Any chance you could point out the fix in the meantime? 4.18 is a ways off. Thanks!

AVFoundation on iOS makes piping decoded audio through our pipeline tricky so it wasn’t implemented last year when the media framework was reworked atop AVFoundation. So as far as I am aware movie audio is still played directly to the hardware by AVFoundation on iOS.

Yes, I was aware of MTAudioProcessingTap and contemplated hijacking it like this. At the time the old iOS audio code couldn’t consume the data anyway so I passed. On Mac the need to support scrubbing, fast-forward, reverse and some other problems I don’t recall made me take another approach. The UE infrastructure has changed since then so forwarding this on to us for reevaluation as you have done was the right thing to do. I can’t promise anything though.

The next release of Media Framework will have support for the new Audio Mixer API. The MediaSoundWave asset has been removed. Instead there will be a MediaSoundComponent that can be attached to actors and UMG widgets. It derives from USynthComponent.

The code for this is not yet in the Main branch and hence not on Github. All development is currently happening in the Dev-Sequencer stream. We are planning to push it up to Main later this month.

Hi gmpreussner,

Thanks for that information.

I also sent Jack Porter a link to a fix for media framework audio on android to look at (maybe he’s forwarded it to you?) - it requires tracking the output position of the audio in order to sync with the video. Do you think we could we get that hook added to MediaSoundComponent? E.g in our fork i added

int64 GetPlayheadPosition()

to MediaSoundWave which returns the number of frames that have been played since the last flush.

JackP is not the right person for that. Babcock owns the Android player. He already had a look at MediaPlayerExtended, and we’ll integrate it. Not sure if it will happen for 4.18 though.

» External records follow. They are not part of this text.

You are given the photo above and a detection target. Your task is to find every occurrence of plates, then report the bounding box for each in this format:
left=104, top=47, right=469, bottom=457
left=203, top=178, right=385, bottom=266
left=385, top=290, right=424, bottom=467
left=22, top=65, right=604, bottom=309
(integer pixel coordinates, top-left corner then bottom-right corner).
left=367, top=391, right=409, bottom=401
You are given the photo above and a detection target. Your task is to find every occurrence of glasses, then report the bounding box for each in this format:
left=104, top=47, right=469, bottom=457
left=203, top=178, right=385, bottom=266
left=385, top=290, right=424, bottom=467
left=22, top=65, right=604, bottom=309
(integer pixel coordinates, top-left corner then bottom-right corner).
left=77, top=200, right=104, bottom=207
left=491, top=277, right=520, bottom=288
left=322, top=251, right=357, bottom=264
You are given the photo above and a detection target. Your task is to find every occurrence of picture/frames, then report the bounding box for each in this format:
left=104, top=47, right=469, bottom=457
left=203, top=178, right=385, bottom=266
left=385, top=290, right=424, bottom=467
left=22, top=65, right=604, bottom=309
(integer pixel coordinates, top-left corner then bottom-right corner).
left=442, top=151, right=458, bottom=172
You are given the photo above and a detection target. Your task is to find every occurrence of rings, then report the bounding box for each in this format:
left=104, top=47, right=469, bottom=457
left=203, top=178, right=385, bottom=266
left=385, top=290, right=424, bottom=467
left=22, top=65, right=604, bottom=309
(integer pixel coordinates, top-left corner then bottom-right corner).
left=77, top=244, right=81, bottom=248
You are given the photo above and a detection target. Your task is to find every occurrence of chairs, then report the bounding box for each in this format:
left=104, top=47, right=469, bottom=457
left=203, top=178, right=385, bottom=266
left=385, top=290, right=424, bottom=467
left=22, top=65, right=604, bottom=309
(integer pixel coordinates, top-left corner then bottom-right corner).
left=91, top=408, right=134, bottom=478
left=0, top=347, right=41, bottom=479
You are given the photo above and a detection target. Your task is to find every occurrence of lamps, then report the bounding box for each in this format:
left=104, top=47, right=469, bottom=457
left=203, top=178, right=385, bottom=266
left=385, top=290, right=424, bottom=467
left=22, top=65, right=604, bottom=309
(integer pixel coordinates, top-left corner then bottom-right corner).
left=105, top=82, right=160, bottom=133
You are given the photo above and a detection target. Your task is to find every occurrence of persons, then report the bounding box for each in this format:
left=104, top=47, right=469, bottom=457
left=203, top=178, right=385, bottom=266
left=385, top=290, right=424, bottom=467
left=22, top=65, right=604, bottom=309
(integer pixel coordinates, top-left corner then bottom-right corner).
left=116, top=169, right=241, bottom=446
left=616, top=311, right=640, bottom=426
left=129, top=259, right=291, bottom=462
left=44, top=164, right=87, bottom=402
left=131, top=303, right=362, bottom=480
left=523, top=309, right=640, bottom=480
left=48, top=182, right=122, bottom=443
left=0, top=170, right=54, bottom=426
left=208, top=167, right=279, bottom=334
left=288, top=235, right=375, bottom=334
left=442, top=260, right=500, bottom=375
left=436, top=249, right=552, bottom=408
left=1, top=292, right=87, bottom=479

I would like to merge your changes in this Github commit to make audio work on iOS. Are those all the changes that are needed, or are there more? I am only interested in the MTAudioTap stuff for now, but some of your other changes look interesting, too. I’ll look at those later.

Also, would you be able to submit a pull request that contains only the MTAudioTap related changes? If I can see just those changes, I might be able to get it in for 4.18. Thanks!

HI gmpreussner,
I had to hack the audiomixer a bit also - the buffer sizes didn’t match in some cases, it didn’t handle deactivating the app and reactivating (neither did the media framework), and as mentioned elsewhere in this thread it was hardcoded for USoundWaveProcedural. Not sure a clean PR can be made at this time (i.e for IOS and Mac). If you only care about Mac and you don’t care about the audio mixer then I think you just need the changes in AvfMedia. However, tbh the media framework shortcomings on Mac are the least of the problems. It’s highly unusable due to the editor being unstable (crashes several times a day for me - slate and cooking bugs) and takes forever to build due to generation of DSYM files (5 to 10 minutes after changing a single line of code). We only use mac to deploy to ios so I can’t spend time dealing with the myriad issues there.

Oh, I also had to hack AvfMediaPlayer a bit to get it to not die on remote urls.